While no doubt remains as to Milton’s poetic ability and his work being a classic of monstrous proportion. The difficulty of the text often removes the respect which young readers and much more mature readers can have for him. And even push people to dislike him. This is mostly because his language is out dated compared to modern texts, and this makes it some what hard to grasp at times. But also because the huge epic is written in poetic speech which can make certain parts of the story unclear, and distort what the characters are actually doing or meaning to say.

This book relieves this problem somewhat by taking the original text and running it side by side with a plain English version. The story and speeches make far more sense when put in such simple ways. If this book is used as a companion for the original most people, if not all, can grasp the entire story and some of the most striking speeches and moments.

The only problem with a plain English text version is it impacts on the poetic form and also the passion which Milton was noted for. It removes all sense of romantic rebellion from Satan, all sense of sensuality from Eve, and all sense of nobleness from Adam.
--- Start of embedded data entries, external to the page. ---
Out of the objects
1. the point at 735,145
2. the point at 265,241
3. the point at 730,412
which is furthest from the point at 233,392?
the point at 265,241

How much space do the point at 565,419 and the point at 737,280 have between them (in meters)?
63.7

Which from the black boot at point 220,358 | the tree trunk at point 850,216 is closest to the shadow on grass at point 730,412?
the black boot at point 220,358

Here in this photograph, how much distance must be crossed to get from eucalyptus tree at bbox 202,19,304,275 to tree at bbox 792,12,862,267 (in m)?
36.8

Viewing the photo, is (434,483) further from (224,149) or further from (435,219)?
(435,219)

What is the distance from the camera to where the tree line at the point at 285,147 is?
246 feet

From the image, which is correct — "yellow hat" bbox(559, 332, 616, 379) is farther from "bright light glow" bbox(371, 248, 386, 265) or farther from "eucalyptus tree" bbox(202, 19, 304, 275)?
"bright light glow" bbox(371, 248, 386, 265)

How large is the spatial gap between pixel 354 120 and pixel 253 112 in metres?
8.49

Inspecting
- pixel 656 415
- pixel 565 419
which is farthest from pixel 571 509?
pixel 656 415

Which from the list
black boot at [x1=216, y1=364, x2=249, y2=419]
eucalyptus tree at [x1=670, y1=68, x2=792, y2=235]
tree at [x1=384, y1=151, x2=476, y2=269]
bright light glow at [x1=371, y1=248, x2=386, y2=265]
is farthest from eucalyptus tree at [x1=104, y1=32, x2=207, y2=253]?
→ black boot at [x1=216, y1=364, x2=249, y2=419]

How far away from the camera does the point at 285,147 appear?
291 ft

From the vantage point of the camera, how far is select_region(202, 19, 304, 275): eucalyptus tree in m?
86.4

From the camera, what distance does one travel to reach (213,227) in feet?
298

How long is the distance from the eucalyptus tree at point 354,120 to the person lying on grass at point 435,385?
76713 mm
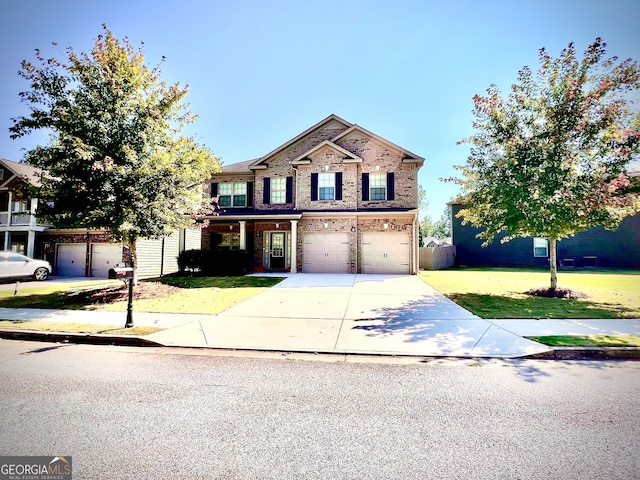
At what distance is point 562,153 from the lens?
1052cm

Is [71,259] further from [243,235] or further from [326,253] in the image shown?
[326,253]

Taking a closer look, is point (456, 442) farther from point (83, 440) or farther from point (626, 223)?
point (626, 223)

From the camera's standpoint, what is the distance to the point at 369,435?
307cm

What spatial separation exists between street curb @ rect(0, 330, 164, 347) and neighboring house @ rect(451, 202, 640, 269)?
22.6 metres

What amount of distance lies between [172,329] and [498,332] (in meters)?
7.34

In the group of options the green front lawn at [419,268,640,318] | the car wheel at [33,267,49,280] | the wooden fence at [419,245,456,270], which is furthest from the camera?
the wooden fence at [419,245,456,270]

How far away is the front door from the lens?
20.0m

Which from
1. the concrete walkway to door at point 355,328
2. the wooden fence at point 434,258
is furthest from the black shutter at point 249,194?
the wooden fence at point 434,258

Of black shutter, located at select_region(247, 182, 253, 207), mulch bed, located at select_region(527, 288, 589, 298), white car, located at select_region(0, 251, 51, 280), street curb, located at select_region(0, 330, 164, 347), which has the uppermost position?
black shutter, located at select_region(247, 182, 253, 207)

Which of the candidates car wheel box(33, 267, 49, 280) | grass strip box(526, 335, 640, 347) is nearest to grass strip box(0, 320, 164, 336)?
grass strip box(526, 335, 640, 347)

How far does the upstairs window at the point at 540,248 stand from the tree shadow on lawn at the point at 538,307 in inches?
670

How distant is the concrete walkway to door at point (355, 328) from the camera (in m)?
5.85

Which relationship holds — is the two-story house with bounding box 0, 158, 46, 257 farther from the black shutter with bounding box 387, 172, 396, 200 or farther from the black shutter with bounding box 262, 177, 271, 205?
the black shutter with bounding box 387, 172, 396, 200

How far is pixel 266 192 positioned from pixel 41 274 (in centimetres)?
1417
This of course is a serious flaw considering the passion of Milton’s characters is what makes Paradise Lost such a pleasure to read in the first place. However, the purpose of this book is not to give you the original passion, but to help you understand what is actually happening and being said: and in this respect the book does not fail.

Some of the speeches and actions are put so simply that they can come across as almost blunt. Although, so long as the reader looks at the original, or bears in mind it is not conveying the original poetic form and passion then that should not be a problem.

All in all this book should be used as a companion piece of the actual epic poem, and not as a substitute. But the work done in this book is fantastic in the sense that it translates the poem into plain English very well and accurately. Which is a great achievement considering the difficulty of the text itself.